路上他聊的全都是兩個孩子,隱隱能聽出他的驕傲,大概是從來都不知道大兒子做的那些破事,因為全部都被付蕊卡著處理了。
付蕊約摸是真的被氣到了,粟愫看到付蕊臉上浮現出了一種從未有過的蔑視。
她其實是有一點害怕的,年齡擺在這裡,和付蕊做交易,有些鋌而走險。
但她也無路可走了,她實在是無法忍受楊司珩的持續性騷擾。再這樣下去,她真的會神經衰弱。
付蕊收起先前那副溫和嘴臉,不再笑了,隻是問她:“你要多少錢?”
粟愫不會收一分錢,她也不敢收,涉及到錢的事情她總是慎之又慎。
“我的訴求剛剛已經告訴過您了,我要您管好楊司珩,讓他不要再來找我。
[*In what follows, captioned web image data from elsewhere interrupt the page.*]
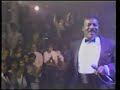 james brown & friends introducing wilson pickett and a rare piece of film of them singing together.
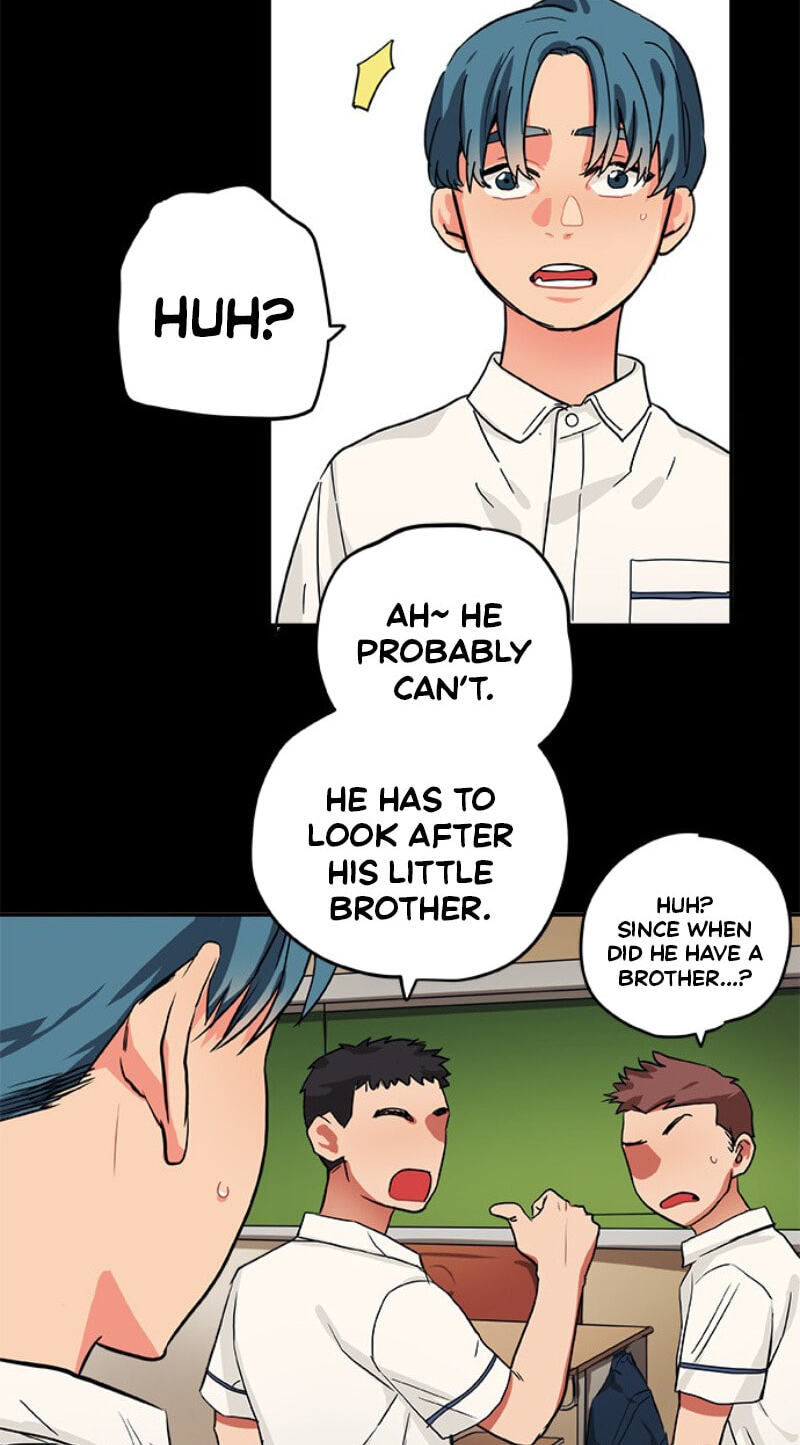 Misiryeong Chapter 32 page 22 - 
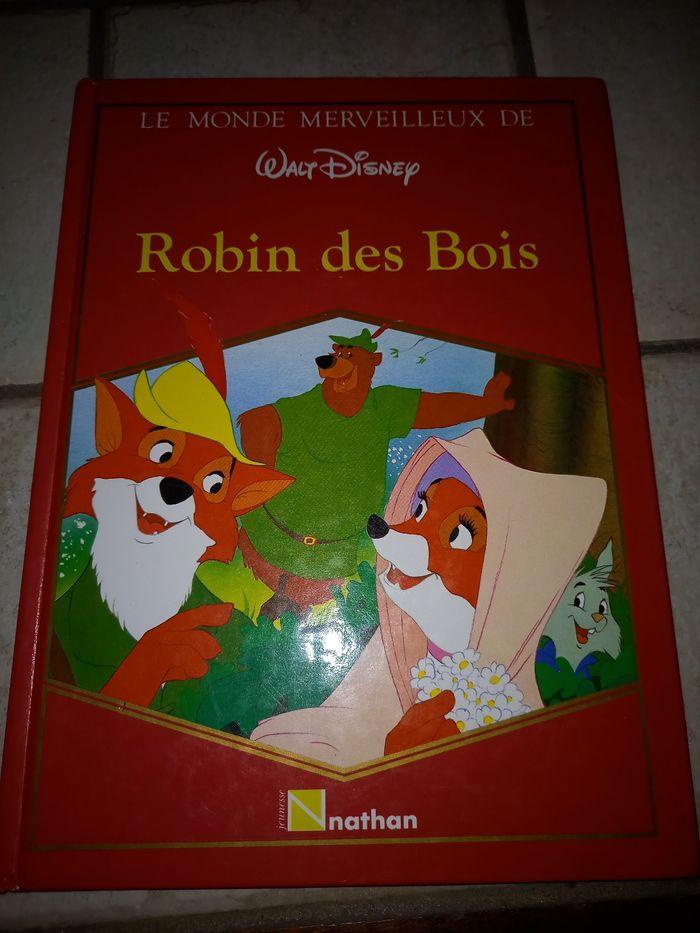 Robin des bois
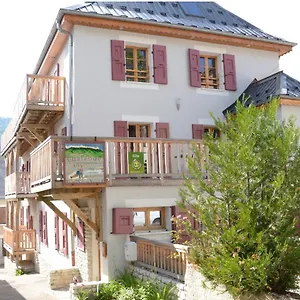  Appartement Le Chalande France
”
這不是付蕊想要的答案。
這樣一來,這就是一個不涉及到錢的交易,錄音還是粟愫保留在手上,但是卻成了一個隱形炸彈。一旦哪一天,她那個管不住下半身的大兒子又去找粟愫了,後續很有可能會一發不可收拾。
付蕊要的是那個錄音,她要買斷。她有的是辦法讓粟愫吐出那筆錢來,還能讓她進去坐一會兒。
付蕊笑笑:“還是給錢吧,我知道你需要錢。我買你的錄音,又管好楊司珩,對你來說不是一件好事嗎?”
粟愫笑不出來,被楊司珩打的那一巴掌還在隱隱作痛。她堅持自己的訴求,不要錢,隻要她管好她的兒子。
付蕊氣得不輕,她無法再安坐在沙發上,站起身子走到落地窗邊。
暴雨已經過去,雨小了些,卻依舊下得很急。天黑得很徹底,不知不覺時間已經走過了七點半。
粟愫很累很累,午飯吃得早,又經過這一出早消耗光了,她想如果付蕊把她捆了她也沒什麼力氣反抗。
時間一分一秒過去,許久付蕊才轉身,暫時向粟愫妥協。
粟愫向她保證,錄音隻有她有,並且不會隨意放出去,隻要她管好兒子,她就可以管好錄音。
直到付蕊點頭的那一刻,一切才變得明朗起來。
粟愫拖著疲軟的身子走了幾步,看到了一旁的電梯,她想要保存體力,坐電梯到了一樓。
阿姨不知道發生了什麼,還體貼地問了句:“老師走了啊?”
粟愫點點頭。
王阿姨要撐傘送她出去,邊撐傘邊想找司機送她:“怎麼沒看見老周呢?”
粟愫搖搖頭說自己走,向王阿姨道謝,從包中拿出傘撐起來走入雨幕中。
剛出楊家的大門,聽著劈裡啪啦的砸在傘麵的雨點聲,她先是沒有知覺地落了一滴淚,接著越想越委屈,眼淚止不住地流。
她的哭泣聲也掩埋在這個雨夜裡。
旁邊時不時有名車從她身邊略過,沒有人注意到這個在雨中哭泣的窮學生,畢竟他們開車的速度那麼快。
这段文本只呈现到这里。